Demerara 1975 always sounds like Port Mourant, don’t you think!? Nevertheless, these two old Cadenhead’s Green Label series bottlings might be blends from different Guyanese stills but I am not sure. But as we will see, they inevitably make you think of Port Mourant anyway…
Cadenhead’s Demerara 1975 30YO (40,5%): Nose: Very deep and rich, especially at what is basically 40%. I actually don’t know if this is a blend of several styles but Port Mourant is very obvious (I don’t think there has ever been another Guyanese rum not from the Port Mourant still from that year). The anise note is just so typical. On top of that I get other spices, chamomile, wood, liquorice, molasses, stale black tea, antique furniture and tobacco. Again, how often is it that 40% are this aromatic!? Excellent! Palate: Quite a bit woodier than the nose suggested but not to the extent that it killed the rum. The texture is incredibly thick and creamy and it doesn’t feel like some ‘watts’ are missing here. Magnificent, really. Rich wood, a spice mix, dark berries, caramel, glowing tobacco, mahogany, gorp, slightly sulphate-y notes and old toothpaste are my major impressions. Finish: Super long with spices, different woods, walnut oil, orange zest and burnt sugar. It’s amazing how long you can enjoy a single sip. I don’t think <50% have ever been better than this. It actually has plenty of similarities to the recent 1954 Navy blends but this is quite a bit better even if you ask me. (87/100)

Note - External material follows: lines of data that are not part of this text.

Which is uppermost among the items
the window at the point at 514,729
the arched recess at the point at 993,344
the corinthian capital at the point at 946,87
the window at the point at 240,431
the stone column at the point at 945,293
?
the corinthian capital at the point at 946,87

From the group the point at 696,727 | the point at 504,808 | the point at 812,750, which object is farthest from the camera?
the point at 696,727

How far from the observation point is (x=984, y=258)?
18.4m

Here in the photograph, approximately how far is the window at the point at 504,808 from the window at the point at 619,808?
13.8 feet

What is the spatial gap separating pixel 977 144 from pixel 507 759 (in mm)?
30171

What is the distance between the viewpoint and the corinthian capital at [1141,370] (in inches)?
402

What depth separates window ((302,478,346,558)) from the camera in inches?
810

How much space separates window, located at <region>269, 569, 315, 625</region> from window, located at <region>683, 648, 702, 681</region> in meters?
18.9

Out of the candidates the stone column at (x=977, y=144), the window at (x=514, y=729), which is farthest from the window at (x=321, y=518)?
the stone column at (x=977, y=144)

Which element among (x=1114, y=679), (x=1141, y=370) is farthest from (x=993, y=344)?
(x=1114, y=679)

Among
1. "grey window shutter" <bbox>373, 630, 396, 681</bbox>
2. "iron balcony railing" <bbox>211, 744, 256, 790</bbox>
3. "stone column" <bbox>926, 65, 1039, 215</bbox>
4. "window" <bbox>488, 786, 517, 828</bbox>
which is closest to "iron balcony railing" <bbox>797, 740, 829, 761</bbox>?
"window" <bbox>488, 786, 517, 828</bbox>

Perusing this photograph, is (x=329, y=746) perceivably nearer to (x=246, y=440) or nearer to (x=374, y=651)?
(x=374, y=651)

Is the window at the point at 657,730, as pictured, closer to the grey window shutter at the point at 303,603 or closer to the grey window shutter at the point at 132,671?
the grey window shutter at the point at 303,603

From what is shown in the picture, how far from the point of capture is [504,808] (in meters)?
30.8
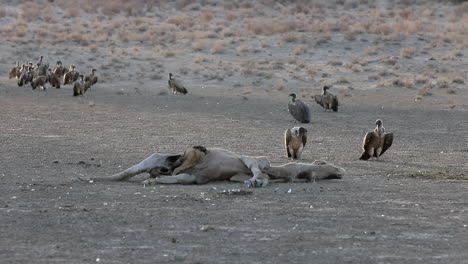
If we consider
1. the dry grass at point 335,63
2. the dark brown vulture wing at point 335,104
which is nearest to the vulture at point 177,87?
the dark brown vulture wing at point 335,104

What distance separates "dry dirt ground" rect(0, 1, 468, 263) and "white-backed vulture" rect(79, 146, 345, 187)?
0.62 feet

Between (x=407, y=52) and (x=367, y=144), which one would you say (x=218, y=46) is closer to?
(x=407, y=52)

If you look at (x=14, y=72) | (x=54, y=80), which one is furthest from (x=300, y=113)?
(x=14, y=72)

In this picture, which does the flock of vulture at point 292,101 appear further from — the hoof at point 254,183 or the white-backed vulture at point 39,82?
the hoof at point 254,183

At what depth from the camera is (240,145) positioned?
63.6ft

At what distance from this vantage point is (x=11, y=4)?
58969 millimetres

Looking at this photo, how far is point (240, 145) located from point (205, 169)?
6.01 meters

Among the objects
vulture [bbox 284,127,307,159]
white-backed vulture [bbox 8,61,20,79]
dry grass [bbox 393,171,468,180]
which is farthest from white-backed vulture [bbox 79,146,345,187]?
white-backed vulture [bbox 8,61,20,79]

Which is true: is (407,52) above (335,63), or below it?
above

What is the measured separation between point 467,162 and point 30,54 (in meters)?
29.4

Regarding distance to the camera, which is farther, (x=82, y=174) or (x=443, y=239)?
(x=82, y=174)

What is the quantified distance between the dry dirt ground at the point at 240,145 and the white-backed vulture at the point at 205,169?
188 mm

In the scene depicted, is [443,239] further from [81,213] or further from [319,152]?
[319,152]

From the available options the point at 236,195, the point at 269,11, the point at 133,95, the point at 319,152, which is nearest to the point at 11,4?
the point at 269,11
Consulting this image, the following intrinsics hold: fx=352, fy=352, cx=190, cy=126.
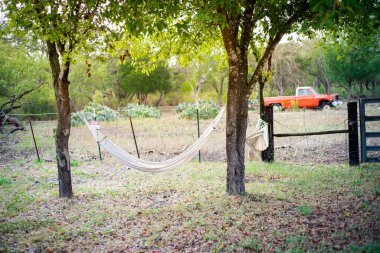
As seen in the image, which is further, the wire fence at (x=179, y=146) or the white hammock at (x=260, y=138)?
the wire fence at (x=179, y=146)

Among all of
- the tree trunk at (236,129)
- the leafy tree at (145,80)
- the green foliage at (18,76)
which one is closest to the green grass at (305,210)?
the tree trunk at (236,129)

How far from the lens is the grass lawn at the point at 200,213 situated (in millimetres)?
3469

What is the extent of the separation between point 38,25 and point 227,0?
252 centimetres

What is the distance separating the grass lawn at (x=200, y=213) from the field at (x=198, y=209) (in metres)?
0.01

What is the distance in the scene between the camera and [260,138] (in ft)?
21.8

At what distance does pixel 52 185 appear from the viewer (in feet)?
20.7

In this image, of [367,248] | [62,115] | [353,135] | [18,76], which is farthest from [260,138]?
[18,76]

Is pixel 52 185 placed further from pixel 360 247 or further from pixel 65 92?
pixel 360 247

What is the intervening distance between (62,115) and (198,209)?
2.46 m

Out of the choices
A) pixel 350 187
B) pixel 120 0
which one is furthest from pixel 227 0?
pixel 350 187

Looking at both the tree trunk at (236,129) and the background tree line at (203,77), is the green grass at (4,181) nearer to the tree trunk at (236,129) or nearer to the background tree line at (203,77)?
the tree trunk at (236,129)

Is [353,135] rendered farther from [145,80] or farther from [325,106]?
[145,80]

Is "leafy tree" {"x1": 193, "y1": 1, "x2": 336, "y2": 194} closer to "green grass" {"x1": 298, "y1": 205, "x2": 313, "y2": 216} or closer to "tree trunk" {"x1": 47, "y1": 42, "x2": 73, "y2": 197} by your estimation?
"green grass" {"x1": 298, "y1": 205, "x2": 313, "y2": 216}

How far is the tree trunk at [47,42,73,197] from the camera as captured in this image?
5.14 metres
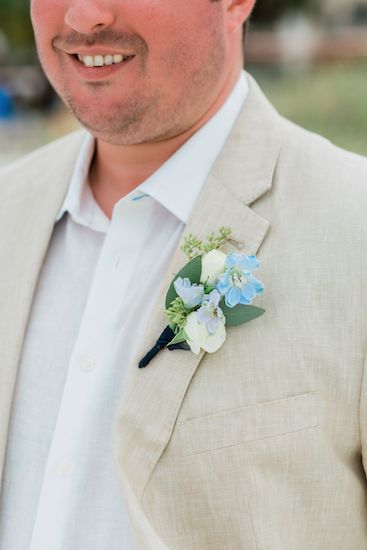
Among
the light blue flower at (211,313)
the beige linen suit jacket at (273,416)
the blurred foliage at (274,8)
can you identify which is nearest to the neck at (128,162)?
the beige linen suit jacket at (273,416)

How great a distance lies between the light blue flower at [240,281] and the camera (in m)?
1.77

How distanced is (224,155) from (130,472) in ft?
2.35

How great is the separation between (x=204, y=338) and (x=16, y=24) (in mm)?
18403

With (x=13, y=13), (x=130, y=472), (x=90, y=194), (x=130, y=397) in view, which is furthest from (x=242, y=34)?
(x=13, y=13)

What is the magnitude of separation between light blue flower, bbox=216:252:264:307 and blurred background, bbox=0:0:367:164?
529 centimetres

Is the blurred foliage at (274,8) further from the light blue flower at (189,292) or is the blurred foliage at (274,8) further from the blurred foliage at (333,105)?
the light blue flower at (189,292)

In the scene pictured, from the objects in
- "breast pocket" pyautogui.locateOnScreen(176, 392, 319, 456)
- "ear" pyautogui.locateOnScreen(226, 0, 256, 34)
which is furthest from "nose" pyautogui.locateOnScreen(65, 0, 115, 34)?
"breast pocket" pyautogui.locateOnScreen(176, 392, 319, 456)

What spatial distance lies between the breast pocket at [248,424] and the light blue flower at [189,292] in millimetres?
224

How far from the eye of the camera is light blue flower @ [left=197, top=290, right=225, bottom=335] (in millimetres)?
1789

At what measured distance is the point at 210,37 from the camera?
198 cm

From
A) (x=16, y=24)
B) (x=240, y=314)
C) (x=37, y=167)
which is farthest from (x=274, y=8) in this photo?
(x=240, y=314)

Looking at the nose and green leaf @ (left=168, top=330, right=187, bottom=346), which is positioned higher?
the nose

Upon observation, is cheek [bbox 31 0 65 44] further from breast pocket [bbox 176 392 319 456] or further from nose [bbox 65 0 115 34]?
breast pocket [bbox 176 392 319 456]

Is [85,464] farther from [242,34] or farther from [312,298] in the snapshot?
[242,34]
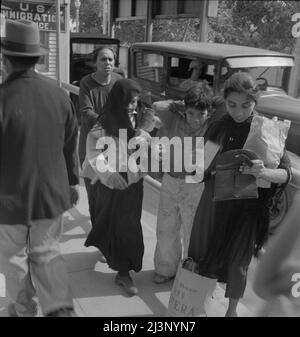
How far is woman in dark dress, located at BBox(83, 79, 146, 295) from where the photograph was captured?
2.48m

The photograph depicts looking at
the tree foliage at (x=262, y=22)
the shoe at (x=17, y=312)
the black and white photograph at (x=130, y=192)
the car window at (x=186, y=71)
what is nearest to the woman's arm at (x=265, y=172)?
the black and white photograph at (x=130, y=192)

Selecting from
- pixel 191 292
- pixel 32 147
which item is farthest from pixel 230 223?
pixel 32 147

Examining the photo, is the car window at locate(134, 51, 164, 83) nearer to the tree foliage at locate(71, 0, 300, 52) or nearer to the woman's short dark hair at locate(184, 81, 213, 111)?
the tree foliage at locate(71, 0, 300, 52)

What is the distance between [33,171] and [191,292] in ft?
3.21

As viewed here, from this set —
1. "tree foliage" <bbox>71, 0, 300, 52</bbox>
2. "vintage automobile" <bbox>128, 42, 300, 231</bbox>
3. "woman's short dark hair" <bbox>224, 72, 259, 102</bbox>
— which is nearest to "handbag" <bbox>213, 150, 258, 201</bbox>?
"woman's short dark hair" <bbox>224, 72, 259, 102</bbox>

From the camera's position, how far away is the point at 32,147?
6.28 ft

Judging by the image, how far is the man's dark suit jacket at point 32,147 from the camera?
1860 mm

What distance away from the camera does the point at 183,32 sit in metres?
7.13

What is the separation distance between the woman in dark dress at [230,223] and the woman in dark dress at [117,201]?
1.67 feet

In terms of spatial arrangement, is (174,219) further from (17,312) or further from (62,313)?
(17,312)

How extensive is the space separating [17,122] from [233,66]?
3532 millimetres

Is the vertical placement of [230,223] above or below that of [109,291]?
above

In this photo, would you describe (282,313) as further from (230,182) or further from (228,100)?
(228,100)
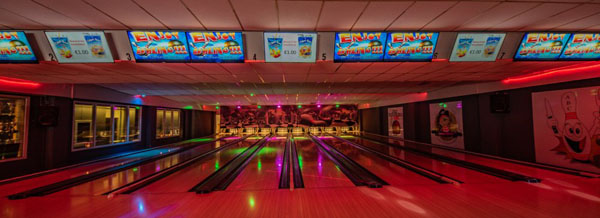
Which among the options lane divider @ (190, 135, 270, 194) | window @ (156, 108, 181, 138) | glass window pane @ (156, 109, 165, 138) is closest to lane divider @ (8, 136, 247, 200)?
lane divider @ (190, 135, 270, 194)

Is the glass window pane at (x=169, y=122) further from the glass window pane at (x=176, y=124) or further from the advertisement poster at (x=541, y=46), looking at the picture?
the advertisement poster at (x=541, y=46)

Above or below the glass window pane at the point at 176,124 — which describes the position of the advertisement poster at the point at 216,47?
above

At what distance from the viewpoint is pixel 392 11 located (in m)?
2.61

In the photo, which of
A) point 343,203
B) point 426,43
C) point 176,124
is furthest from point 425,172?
point 176,124

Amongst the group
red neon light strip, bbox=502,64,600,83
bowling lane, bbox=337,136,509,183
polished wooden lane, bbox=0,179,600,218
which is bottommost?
polished wooden lane, bbox=0,179,600,218

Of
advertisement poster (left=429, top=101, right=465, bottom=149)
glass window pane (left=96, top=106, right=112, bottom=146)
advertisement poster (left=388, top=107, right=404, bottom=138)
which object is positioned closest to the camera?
glass window pane (left=96, top=106, right=112, bottom=146)

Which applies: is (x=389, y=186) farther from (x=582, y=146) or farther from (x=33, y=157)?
(x=33, y=157)

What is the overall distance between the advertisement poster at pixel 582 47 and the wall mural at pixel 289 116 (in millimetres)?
12345

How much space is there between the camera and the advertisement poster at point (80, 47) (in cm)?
312

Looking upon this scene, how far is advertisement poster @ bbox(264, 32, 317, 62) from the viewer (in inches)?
127

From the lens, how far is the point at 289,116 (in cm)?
1603

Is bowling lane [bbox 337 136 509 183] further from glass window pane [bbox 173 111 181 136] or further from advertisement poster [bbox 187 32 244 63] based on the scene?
glass window pane [bbox 173 111 181 136]

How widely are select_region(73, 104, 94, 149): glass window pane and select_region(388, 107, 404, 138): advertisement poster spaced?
459 inches

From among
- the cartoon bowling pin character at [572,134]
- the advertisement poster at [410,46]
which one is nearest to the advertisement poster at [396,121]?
the cartoon bowling pin character at [572,134]
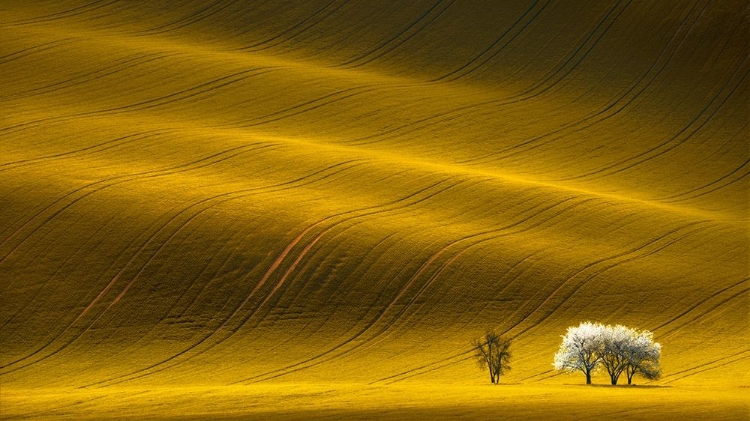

Cadenhead’s Demerara 1975 32YO (40,6%): Nose: Just like with the 30YO, it is tough to believe how intense 40% can be. In direct comparison it is a bit less dusty and musty, i.e. it comes with less of the antique furniture. Besides that, the profile is very similar. Relatively speaking, we might add some red berries, take away the chamomile and increase the intensity a wee bit (i.e. slightly less wood, some more fruity elements) but distinguishing the two rums based on the nose alone is tougher than I’d like to admit. Palate: It is as creamy as the other one, extremely intense but not overly complex. Still, it is interesting enough to spend a whole evening with just a single dram. Different woods, red fruits, cold fruit tea, rosehip, dark caramel, tobacco, latte macchiato and way less bitter notes than you might expect. Interestingly, the spices are a bit tuned down here. Finish: Very long and rich with wood, walnut, Angostura bitters, dry plums and old sultana. The nose was better with this one, the palate and finish with the other. I’ll give them the same grade but the 30YO left a slightly better overall impression with me. (87/100)
These rums may actually be cask strength (dilution in the barrel, you know). Given the thick mouthfeel and creamy texture that would make a lot of sense at least.